Der Meister der Bluesgitarre kann’s noch immer: Eric Clapton Foto: AP

Er ist 71 Jahre alt und hat schon 22 Alben veröffentlicht. Nun legt der britische Star-Gitarrist Eric Clapton Nummer 23 vor und beweist, dass man sogar zum Thema Gallensteine sehr gute Musik machen kann.

Stuttgart - Fangen wir also mit der Musik an. Was gibt’s zu hören? Sehr reinrassigen, getragenen, staubtrockenen Blues. Nur bisweilen mit etwas Frauengesang unterlegt. Mit einer feinen, teils glasklar tönenden Gitarre, etwa im Stück „Little Man, you’ve had a busy Day“. Gründlich ausformuliert sind diese Lieder, die Hälfte des Albums sind Fünfminüter, das wunderbare „Somebody’s knockin’“ etwa mit der sanft hineinwehenden Hammondorgel und den dezenten, aber überzeugenden Backgroundvocals. Alles von „Mister Slowhand“ gediegen eingespielt, auch wenn man einen kommenden Klassiker à la „Tears in Heaven“, Layla“ oder „Lay down Sally“ gewiss nicht kommen sieht. Hat der Saitenmeister dieses Album nach drei Jahren Pause also aus dem Ärmel geschüttelt?

Nein, denn sie ist auch ein Statement. Wie Clapton „Tears in Heaven“ seinem bei einem tragischen Unfall gestorbenen Sohn widmete, ist „I still do“ nun seiner jüngst verstorbenen Tante gewidmet, die für ihn wie eine zweite Mutter war. Und die vertonte Trauerarbeit geht noch weiter. Der Song „Stones in my Passway“ dreht sich um ein eher seltenes Liedsujet, nämlich Gallensteine. Eric Clapton selbst, mittlerweile auch schon 71, musste die Gallenblase entfernt werden – tja, und schon wird ein Stück daraus.

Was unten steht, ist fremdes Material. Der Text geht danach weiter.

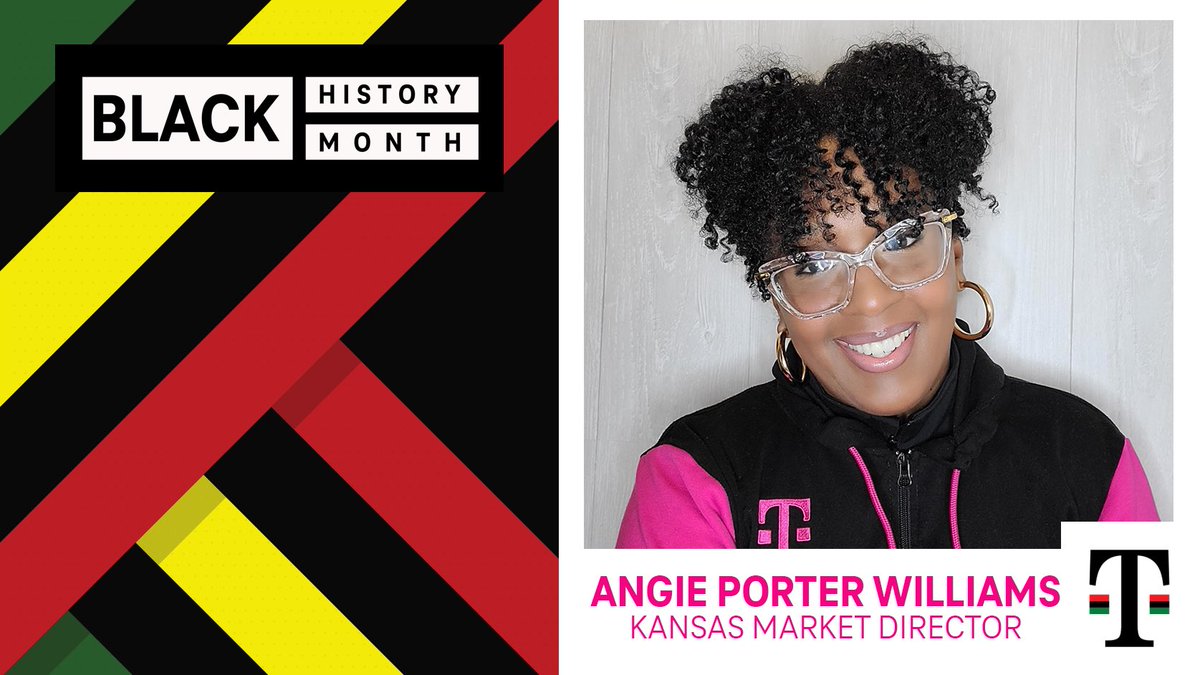 .@angieporterwill, <a href="/TMobile/">T-Mobile</a>'s incredible Market Director (newly based in the Heartland!) shared with me that, "#BlackHistoryMonth is about celebrating our past, present, &amp; future, the richness of our culture and achievements, and keeping important conversations alive"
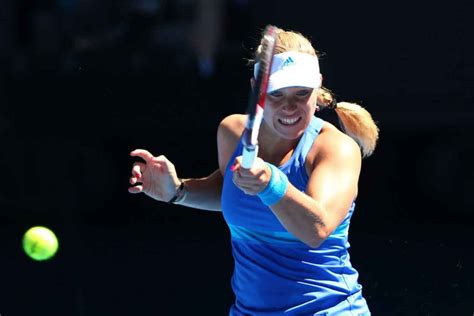 Angelique Kerber Australian Open In Melbourne Jan 13 2015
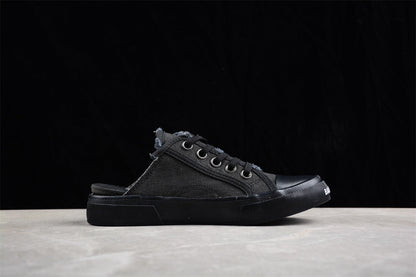 Balenciaga Canvas Low Mule Black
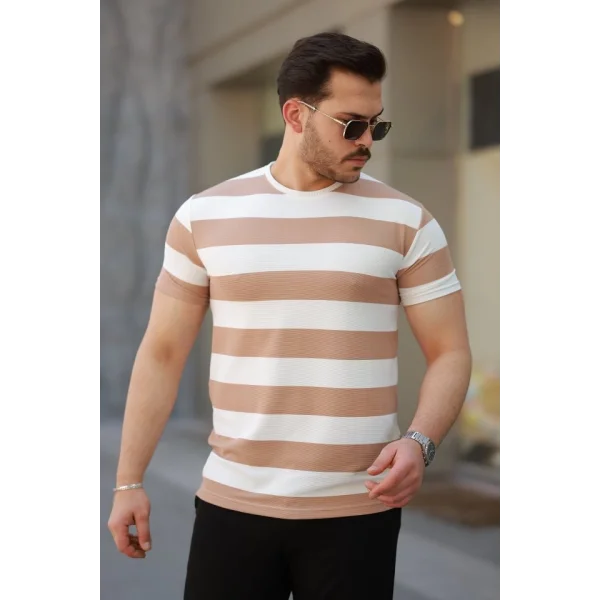 Erkek çift Renk Pamuklu örme Kumaş Kısa Kollu T-shirt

Ein Altmeister darf auch retrospektiv sein

Aber warum auch nicht. Beweisen muss der knapp zwanzigfache Grammygewinner ohnehin niemandem mehr etwas, und wenn man seiner Musik nicht ohnehin schon seit Jahrzehnten so etwas wie Altersreife bescheinigen müsste, könnte man es spätestens jetzt tun. Aus eigener Feder kommt diesmal nur wenig, lediglich zwei Stücke hat Clapton selbst geschrieben. Der Rest der zwölf Nummern sind Coverversionen, sie stammen unter anderem von seinem großen Vorbild Robert Johnson, seinem langjährigen Spezi J.J. Cale oder von Billie Holliday. Eingespielt wurde alles live, heißt es, mit dem diese Arbeitsweise bevorzugenden Produzenten Glyn Johns. Und aufgenommen wurde analog, noch zwei schöne Grüße an die Vergangenheit.

Ohnehin ist die ganze Musik auf diesem Album eher retrospektiv angelegt, aber ein Altmeister wie Clapton darf das ja auch. Ausfälle gibt es auf diesem, seinem 23. Studioalbum, ebenfalls erwartungsgemäß keine, weswegen man diesem Werk zwar wenig Hitpotenzial, aber große, sehr große handwerkliche Güte attestieren darf. „I still do“ - er macht’s Gott sei Dank noch immer. Eine abermals außerordentliche Leistung des britischen Ausnahmegitarristen.